Исходный отрывок
------------------------------------------------------------------------

Адмиралы, каперанги — все встали, когда в зал заседаний Военного совета ТОФ вошел Чернышев. Звезда Героя на лацкане. Немцы звали его генерал Лукаш. Он и в самом деле был генерал-майором, командовал соединением партизан, руководил подпольными обкомами. Четверых Лукашей повесили немцы в белорусском Полесье, а партизанского командира так и не поймали. Почему-то он всегда этим гордился, часто этот факт упоминала краевая пресса. А чем гордиться-то — что четверых невинных вздернули?

------------------------------------------------------------------------

Записи из набора пространственных вопросов
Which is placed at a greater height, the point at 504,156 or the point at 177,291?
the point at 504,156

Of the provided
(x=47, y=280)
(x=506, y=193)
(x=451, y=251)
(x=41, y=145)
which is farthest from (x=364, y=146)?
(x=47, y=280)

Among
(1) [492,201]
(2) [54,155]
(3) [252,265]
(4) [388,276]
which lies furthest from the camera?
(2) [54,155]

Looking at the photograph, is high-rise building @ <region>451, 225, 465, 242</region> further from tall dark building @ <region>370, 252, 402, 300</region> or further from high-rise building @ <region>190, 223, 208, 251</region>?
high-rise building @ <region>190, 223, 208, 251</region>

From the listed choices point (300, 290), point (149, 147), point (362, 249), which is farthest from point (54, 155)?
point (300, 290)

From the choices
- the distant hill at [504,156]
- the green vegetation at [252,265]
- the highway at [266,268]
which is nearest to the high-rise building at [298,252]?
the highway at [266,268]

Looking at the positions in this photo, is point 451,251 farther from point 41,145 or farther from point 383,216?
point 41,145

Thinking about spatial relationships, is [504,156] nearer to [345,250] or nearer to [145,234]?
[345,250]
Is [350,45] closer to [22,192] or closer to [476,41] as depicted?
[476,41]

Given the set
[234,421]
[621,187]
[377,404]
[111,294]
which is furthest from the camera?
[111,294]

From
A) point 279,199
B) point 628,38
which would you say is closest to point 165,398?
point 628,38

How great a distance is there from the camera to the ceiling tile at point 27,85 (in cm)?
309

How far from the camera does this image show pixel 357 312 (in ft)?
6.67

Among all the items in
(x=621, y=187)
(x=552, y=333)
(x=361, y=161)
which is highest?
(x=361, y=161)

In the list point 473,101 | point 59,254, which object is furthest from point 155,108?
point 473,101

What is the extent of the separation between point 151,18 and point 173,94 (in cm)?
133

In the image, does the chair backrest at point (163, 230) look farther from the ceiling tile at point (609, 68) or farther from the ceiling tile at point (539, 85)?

------------------------------------------------------------------------

Задания для выполнения
#1 Продублируйте дословно фрагмент отрывка, начиная со слов «Адмиралы, каперанги —» и заканчивая словами «четверых невинных вздернули?».
#2 Запишите дословно часть записей, начиная со строки, в которой есть «Looking at the photograph, is», и заканчивая последней строкой записей.

Ответы
#1
Адмиралы, каперанги — все встали, когда в зал заседаний Военного совета ТОФ вошел Чернышев. Звезда Героя на лацкане. Немцы звали его генерал Лукаш. Он и в самом деле был генерал-майором, командовал соединением партизан, руководил подпольными обкомами. Четверых Лукашей повесили немцы в белорусском Полесье, а партизанского командира так и не поймали. Почему-то он всегда этим гордился, часто этот факт упоминала краевая пресса. А чем гордиться-то — что четверых невинных вздернули?

#2
Looking at the photograph, is high-rise building @ <region>451, 225, 465, 242</region> further from tall dark building @ <region>370, 252, 402, 300</region> or further from high-rise building @ <region>190, 223, 208, 251</region>?
high-rise building @ <region>190, 223, 208, 251</region>

From the listed choices point (300, 290), point (149, 147), point (362, 249), which is farthest from point (54, 155)?
point (300, 290)

From the choices
- the distant hill at [504,156]
- the green vegetation at [252,265]
- the highway at [266,268]
which is nearest to the high-rise building at [298,252]?
the highway at [266,268]

Looking at the positions in this photo, is point 451,251 farther from point 41,145 or farther from point 383,216?
point 41,145

Thinking about spatial relationships, is [504,156] nearer to [345,250] or nearer to [145,234]?
[345,250]
Is [350,45] closer to [22,192] or closer to [476,41] as depicted?
[476,41]

Given the set
[234,421]
[621,187]
[377,404]
[111,294]
which is furthest from the camera?
[111,294]

From
A) point 279,199
B) point 628,38
which would you say is closest to point 165,398?
point 628,38

How great a distance is there from the camera to the ceiling tile at point 27,85 (in cm)?
309

How far from the camera does this image show pixel 357 312 (in ft)?
6.67

Among all the items in
(x=621, y=187)
(x=552, y=333)
(x=361, y=161)
which is highest?
(x=361, y=161)

In the list point 473,101 | point 59,254, which object is furthest from point 155,108?
point 473,101

What is the extent of the separation between point 151,18 and point 173,94 (in cm)?
133

In the image, does the chair backrest at point (163, 230) look farther from the ceiling tile at point (609, 68) or farther from the ceiling tile at point (539, 85)?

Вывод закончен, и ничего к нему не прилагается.